Part 3 - Distributions

The distribution of a variable is a description of how frequently values of that variable show up. We saw that the way in which we describe the distribution of a variable is different depending on if the variable is categorical or quantitative.

Question 1: Below is a bar chart representing the hair color of students in a statistics class (color may be exaggerated in the chart). Describe the distribution of the haircolor variable.

(In the graph code chunks I have put the term ‘echo=FALSE’ in the brackets. This stops RStudio from showing the code in the pdf to save a little bit of space).

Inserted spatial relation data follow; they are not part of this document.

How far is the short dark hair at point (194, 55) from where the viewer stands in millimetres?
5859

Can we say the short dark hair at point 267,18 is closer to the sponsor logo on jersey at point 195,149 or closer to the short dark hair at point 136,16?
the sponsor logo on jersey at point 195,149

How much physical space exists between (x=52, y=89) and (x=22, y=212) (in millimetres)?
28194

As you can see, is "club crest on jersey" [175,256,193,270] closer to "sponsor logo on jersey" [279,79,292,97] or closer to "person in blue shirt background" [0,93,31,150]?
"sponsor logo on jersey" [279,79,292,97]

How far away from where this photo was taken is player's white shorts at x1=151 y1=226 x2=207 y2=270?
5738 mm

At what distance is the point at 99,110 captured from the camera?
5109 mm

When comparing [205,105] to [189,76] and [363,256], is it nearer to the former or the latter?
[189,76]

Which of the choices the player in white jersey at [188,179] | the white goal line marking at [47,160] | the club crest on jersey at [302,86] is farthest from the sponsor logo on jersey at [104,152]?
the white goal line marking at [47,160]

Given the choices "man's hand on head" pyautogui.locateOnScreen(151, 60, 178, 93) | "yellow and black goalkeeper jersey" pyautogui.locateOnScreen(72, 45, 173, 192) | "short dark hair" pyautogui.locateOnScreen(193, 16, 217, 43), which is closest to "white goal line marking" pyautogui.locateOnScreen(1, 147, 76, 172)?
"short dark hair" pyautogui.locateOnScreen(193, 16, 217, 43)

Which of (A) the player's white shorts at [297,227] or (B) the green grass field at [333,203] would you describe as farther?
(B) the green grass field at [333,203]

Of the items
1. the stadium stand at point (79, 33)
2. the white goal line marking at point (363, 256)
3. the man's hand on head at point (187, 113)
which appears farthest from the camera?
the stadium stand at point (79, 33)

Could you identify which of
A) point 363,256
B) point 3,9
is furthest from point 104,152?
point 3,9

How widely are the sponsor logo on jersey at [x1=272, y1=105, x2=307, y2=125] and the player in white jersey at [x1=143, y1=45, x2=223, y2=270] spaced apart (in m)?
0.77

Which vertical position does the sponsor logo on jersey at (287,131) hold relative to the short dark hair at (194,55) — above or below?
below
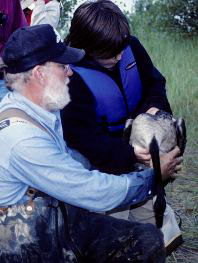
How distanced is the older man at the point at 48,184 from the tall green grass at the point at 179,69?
4.00m

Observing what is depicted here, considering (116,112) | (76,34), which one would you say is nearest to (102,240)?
(116,112)

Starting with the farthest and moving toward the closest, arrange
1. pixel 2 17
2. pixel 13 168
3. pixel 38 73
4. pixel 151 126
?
1. pixel 2 17
2. pixel 151 126
3. pixel 38 73
4. pixel 13 168

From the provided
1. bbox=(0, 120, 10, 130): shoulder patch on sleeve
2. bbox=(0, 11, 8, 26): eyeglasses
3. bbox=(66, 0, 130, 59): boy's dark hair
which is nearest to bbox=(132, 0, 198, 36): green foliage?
bbox=(0, 11, 8, 26): eyeglasses

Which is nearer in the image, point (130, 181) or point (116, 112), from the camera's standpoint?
point (130, 181)

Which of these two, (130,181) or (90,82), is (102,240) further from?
(90,82)

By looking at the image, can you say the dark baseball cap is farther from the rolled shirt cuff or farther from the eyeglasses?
A: the eyeglasses

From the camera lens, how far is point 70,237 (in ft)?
9.95

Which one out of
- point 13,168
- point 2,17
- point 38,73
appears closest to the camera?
point 13,168

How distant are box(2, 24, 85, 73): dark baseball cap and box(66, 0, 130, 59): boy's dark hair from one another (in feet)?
1.94

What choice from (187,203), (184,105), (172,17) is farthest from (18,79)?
(172,17)

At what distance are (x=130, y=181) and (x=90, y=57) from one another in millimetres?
1147

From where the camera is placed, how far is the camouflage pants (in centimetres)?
285

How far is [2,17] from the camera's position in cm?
419

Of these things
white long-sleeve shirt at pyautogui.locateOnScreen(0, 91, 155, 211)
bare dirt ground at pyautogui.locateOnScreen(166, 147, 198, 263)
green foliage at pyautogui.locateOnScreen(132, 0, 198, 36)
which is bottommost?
green foliage at pyautogui.locateOnScreen(132, 0, 198, 36)
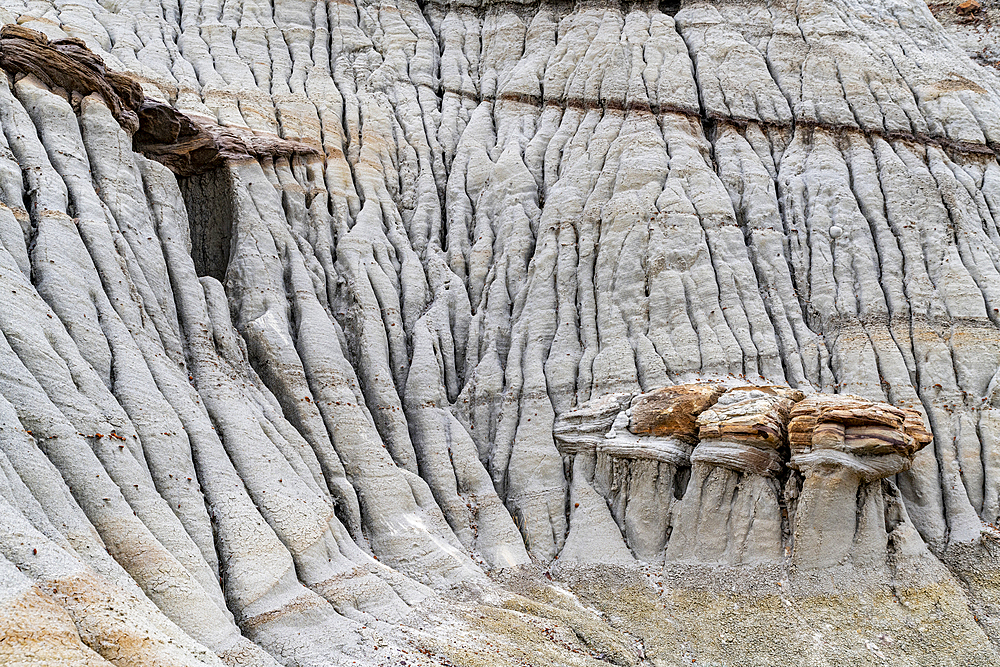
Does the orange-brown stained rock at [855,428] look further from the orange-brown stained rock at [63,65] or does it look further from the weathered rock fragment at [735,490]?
the orange-brown stained rock at [63,65]

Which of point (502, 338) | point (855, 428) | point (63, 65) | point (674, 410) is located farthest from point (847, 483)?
point (63, 65)

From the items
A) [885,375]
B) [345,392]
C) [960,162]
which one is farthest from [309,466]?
[960,162]

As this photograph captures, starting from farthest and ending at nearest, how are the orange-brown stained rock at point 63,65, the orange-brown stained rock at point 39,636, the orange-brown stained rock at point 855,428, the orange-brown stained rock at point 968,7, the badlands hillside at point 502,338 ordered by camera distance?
the orange-brown stained rock at point 968,7 → the orange-brown stained rock at point 63,65 → the orange-brown stained rock at point 855,428 → the badlands hillside at point 502,338 → the orange-brown stained rock at point 39,636

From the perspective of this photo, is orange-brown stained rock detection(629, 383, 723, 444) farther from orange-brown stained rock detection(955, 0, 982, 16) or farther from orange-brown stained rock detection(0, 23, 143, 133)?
orange-brown stained rock detection(955, 0, 982, 16)

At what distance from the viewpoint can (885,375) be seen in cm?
2000

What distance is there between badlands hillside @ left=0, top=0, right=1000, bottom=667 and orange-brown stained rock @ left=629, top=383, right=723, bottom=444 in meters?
0.09

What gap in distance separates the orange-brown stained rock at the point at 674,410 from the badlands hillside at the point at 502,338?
91 mm

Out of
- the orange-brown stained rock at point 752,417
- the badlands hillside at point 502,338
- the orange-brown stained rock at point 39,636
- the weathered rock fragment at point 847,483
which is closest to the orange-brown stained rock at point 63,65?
the badlands hillside at point 502,338

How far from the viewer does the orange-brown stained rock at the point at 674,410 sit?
59.5 feet

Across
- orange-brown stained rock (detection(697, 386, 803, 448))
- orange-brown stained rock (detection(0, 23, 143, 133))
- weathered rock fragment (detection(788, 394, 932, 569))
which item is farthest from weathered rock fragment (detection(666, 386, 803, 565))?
orange-brown stained rock (detection(0, 23, 143, 133))

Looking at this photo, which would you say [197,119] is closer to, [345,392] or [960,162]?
[345,392]

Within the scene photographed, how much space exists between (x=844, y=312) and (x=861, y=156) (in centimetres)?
664

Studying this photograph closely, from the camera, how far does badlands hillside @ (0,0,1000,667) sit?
1273 cm

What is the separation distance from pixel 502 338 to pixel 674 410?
241 inches
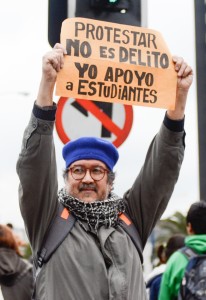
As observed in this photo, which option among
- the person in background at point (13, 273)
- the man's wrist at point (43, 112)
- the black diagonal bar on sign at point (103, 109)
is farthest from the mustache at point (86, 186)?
the person in background at point (13, 273)

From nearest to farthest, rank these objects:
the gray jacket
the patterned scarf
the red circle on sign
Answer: the gray jacket
the patterned scarf
the red circle on sign

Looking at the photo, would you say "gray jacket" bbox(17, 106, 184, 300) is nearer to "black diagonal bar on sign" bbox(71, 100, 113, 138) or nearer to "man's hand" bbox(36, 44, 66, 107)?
"man's hand" bbox(36, 44, 66, 107)

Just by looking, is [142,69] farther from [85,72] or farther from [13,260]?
[13,260]

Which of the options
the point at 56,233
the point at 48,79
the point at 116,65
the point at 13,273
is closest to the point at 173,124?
the point at 116,65

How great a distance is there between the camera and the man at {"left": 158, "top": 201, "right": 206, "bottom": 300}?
463 cm

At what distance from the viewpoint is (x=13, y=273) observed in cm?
550

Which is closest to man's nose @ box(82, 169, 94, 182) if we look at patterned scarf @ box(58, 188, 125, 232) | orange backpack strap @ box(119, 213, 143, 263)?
patterned scarf @ box(58, 188, 125, 232)

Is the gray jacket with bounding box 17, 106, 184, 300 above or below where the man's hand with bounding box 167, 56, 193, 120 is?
below

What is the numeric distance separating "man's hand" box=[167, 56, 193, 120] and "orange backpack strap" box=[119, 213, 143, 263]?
22.5 inches

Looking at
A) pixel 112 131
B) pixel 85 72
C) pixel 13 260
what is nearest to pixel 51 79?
pixel 85 72

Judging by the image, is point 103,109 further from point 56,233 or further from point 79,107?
point 56,233

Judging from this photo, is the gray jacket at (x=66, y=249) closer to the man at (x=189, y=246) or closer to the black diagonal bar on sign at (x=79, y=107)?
the man at (x=189, y=246)

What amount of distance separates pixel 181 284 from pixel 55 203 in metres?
1.49

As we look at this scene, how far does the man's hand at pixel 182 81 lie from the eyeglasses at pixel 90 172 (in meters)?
0.45
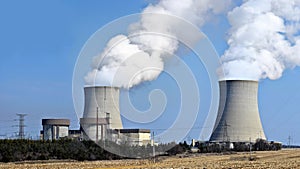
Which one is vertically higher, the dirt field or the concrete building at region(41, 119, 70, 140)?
the concrete building at region(41, 119, 70, 140)

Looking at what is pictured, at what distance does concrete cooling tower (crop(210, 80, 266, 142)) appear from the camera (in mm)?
47281

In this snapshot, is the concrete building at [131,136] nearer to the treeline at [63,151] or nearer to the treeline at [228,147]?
the treeline at [63,151]

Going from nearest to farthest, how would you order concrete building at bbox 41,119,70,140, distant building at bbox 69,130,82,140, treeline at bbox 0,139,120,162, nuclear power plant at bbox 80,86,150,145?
nuclear power plant at bbox 80,86,150,145, treeline at bbox 0,139,120,162, distant building at bbox 69,130,82,140, concrete building at bbox 41,119,70,140

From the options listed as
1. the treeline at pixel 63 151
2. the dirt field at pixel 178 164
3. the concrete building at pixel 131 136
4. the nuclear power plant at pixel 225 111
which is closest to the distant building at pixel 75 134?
the nuclear power plant at pixel 225 111

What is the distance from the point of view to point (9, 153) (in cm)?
4544

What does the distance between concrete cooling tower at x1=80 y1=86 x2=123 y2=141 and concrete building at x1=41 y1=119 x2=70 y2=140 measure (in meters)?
6.97

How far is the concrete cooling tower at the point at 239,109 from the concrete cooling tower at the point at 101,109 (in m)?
9.73

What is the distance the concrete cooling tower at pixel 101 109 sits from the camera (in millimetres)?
45969

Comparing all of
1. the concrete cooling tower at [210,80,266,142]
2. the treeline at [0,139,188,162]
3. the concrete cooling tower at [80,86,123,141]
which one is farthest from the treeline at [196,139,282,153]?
the concrete cooling tower at [80,86,123,141]

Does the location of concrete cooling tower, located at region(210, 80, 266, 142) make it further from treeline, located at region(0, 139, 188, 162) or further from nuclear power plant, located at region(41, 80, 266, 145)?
treeline, located at region(0, 139, 188, 162)

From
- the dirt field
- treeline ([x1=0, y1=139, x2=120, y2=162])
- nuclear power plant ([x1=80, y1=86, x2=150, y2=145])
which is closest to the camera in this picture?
the dirt field

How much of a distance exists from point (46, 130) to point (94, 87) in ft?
68.3

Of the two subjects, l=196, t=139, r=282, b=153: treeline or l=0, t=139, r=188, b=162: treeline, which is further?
l=196, t=139, r=282, b=153: treeline

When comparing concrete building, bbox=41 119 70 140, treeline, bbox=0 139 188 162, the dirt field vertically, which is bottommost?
the dirt field
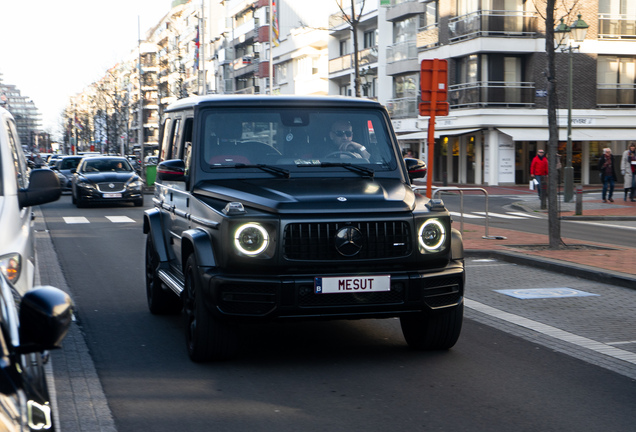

We will talk more about how to make these graphs on Wednesday.

Note: We will come back to distributions of quantitative variables next week, after we have learned a bit more about describing histograms and box plots


Part 4 - Relationships between Variables

For this set of questions we are going to use the College data set presented in the last few sets of slides. Read in the dataset for the College data using the following code.

colleges <- read.csv("https://remiller1450.github.io/data/Colleges2019_Complete.csv")

Question 1: How many observations and variables are there in the dataset? Explain how you found this answer and show any code (if you used any).

Question 2: Look at the conditional bar chart below. Is there an association between the region and the type of college (public vs private) in our sample? Justify your answer using 1 or 2 sentences.

Question 2: Using the side-by-side box plots below, answer the following questions.

  • What is the shape of ‘South East’s’ box plot? What about ‘Mid East’?

  • Which region’s boxplot has the largest median and what is the value of the median?

  • Which region has the largest IQR? Give an approximate value of the IQR for this region and show your calculation

Question 3:

  • When we describe scatterplots, we need to talk about form, strength, direction, and outliers. Using the scatterplot below, describe the relationship between Average Faculty Salary and Median 10-year Salary (the median salary of graduates from the college 10 years after receiving their degree) for our sample of colleges. Use full sentences and include context.

Question 4: Below is another scatterplot similar to the one in Question 3, but I have added information on whether the colleges are public or private. Is the relationship between Average Faculty Salary and Median 10-year Salary different for public and private colleges? Briefly explain (1 or 2 sentences).